¿Por qué estamos tan enojados? ¿Cómo es que hemos olvidado el camino de la prudencia en la convivencia con nuestros seres queridos, sin dejar de lado a todos aquellos con los que compartimos la mayor parte de nuestras horas laborales?
De pronto, queremos que nuestra opinión prevalezca por encima de todos, que se atiendan de inmediato y sin discutir nuestras órdenes, queremos sobresalir,ocupar los primeros espacios con una creciente necesidad de reconocimiento, incapaces de manejar la frustración que deriva de vernos relegados o,simplemente, cuestionados.
Sin poder evitarlo, nos vemos envueltos en un caos emocional sin orden y sin límites, porque no podemos ser ajenos al daño que ocasionamos en quien descargamos nuestra ira.
¿Dónde ha quedado la paciencia y la empatía que alguna vez aprendimos de nuestro diario coexistir en nuestras familias con nuestros propios hermanos?
Traemos tan a flor de piel la respuesta agresiva, antecualquier situación adversa así sea simplemente porque alguien nos habla o nos ve de tal forma que no nos gusta. Al borde de los labios, brota al instante la palabra altisonante y grosera, que lastima la dignidad de quien nos escucha, o pasamos a ignorar materialmente su presencia.
Perdimos el valor del respeto y la consideración para con nuestros semejantes. Pareciera que andamos buscando culpables para desquitarnos el coraje de nuestras propias frustraciones, incapaces de reconocer nuestros errores, de aceptar las consecuencias de nuestras malas decisiones, o tomar conciencia de nuestros miedos.
Todo es competencia y tenemos prisa por demostrar nuestras grandes capacidades de liderazgo, para imponer nuestras ideas en una máxima demostración de manipulación y control de los demás.
Cuánto nos afectó ver anuladas nuestras ilusiones, ver en el piso el esfuerzo realizado por años y vernos obligados a empezar de nuevo. La pandemia nos confrontó con lo mejor y lo peor de nosotros mismos. Apenas estamos abriendo las puertas del encierro obligado, de la ausencia del contacto humano.
En estos años de Coronavirus, aprendimos el rechazo y la desconfianza. Nos impusieron caminar con mascarilla ocultando nuestra propia respiración. ¿Cuánto de todo ello ha desencadenado en nosotros al instinto de supervivencia ante la amenaza constante de la muerte?
¿Cómo se vio afectada nuestra conducta tras vivir en medio de las más desgastantes emociones como el miedo, la incertidumbre, la impotencia, la tristeza, el enojo y la frustración?
Cuántos hemos perdido la posibilidad de un sueño profundo y reparador, cuántos más hemos sido invadidos por la depresión y la ansiedad por tantas ausencias todavía imposibles de superar.
No hemos tenido tiempo para llorar lo suficiente. Estamos siendo rebasados por todas las circunstancias adversas que día a día enfrentamos en ese túnel del que nos parecía muy difícil salir con vida y que nos vino a hacer presente cuánta fragilidad existe en el ser humano, por más avances que alcance en la ciencia y en la tecnología.
El nuevo amanecer, no nos recibió con un sol radiante como esperábamos. No hemos superado totalmente la tragedia humanitaria de la pandemia y la guerra entre Rusia y Ucrania está presente con todas sus consecuencias sociales, económicas y emocionales. La incertidumbre sigue. Todo exige más y más esfuerzo.

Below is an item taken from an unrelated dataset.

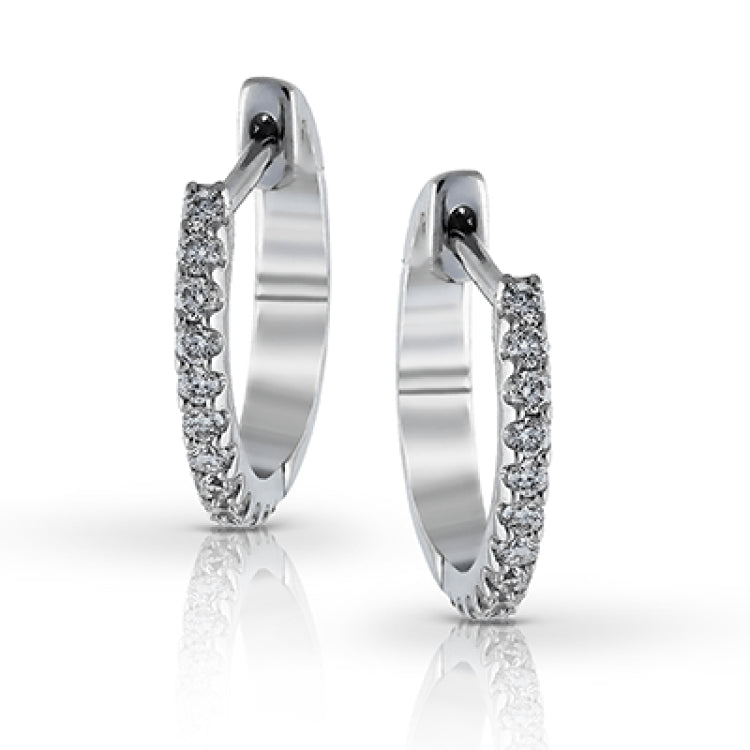 Featuring a classic hoop style with modern accents, these sparkling white gold earrings are accentuated by .17 ctw of round cut white diamonds.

Estamos enojados porque no bastan las 24 horas para satisfacer nuestras necesidades vitales. Las malas noticias nos persiguen. Nuestros ingresos en las más de las veces, no van acordes con nuestro esfuerzo; las deudas nos ahogan y los intereses de las tarjetas de crédito suben, los precios de la canasta básica se elevan como nunca en los últimos años y se hace difícil atender las necesidades básicas de alimentación, vestido y educación de nuestra familia; las condiciones ambientales amenazan nuestra existencia sobre el planeta, y el estrés cotidiano de las horas inmersas en el tráfico desde las primeras horas de la mañana, acaban con las reservas para vivir el resto del día con un poco de tranquilidad.

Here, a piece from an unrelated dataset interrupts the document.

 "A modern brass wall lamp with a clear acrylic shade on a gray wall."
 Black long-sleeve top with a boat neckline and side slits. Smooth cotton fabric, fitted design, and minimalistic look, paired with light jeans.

Ya el Dalai Lama reconoce que “el enojo es uno de los problemas más serios que el mundo enfrenta hoy”, no ha sido fácil asimilar todo lo que hemos vivido en los últimos meses donde luchábamos por sobrevivir, y para colmo, en vez de encontrar un espacio seguro donde reposar y reparar las fuerzas, nos vemos en medio de un laberinto en el que no encontramos una salida.
Pero evidentemente el enojo no es la mejor alternativa, porque como dice Buda: “Aferrarse a la ira es como agarrar un carbón caliente con la intención de tirarlo a otra persona. Eres tú el que se quema”.
Ya habremos de intentar algo que nos alivie el alma.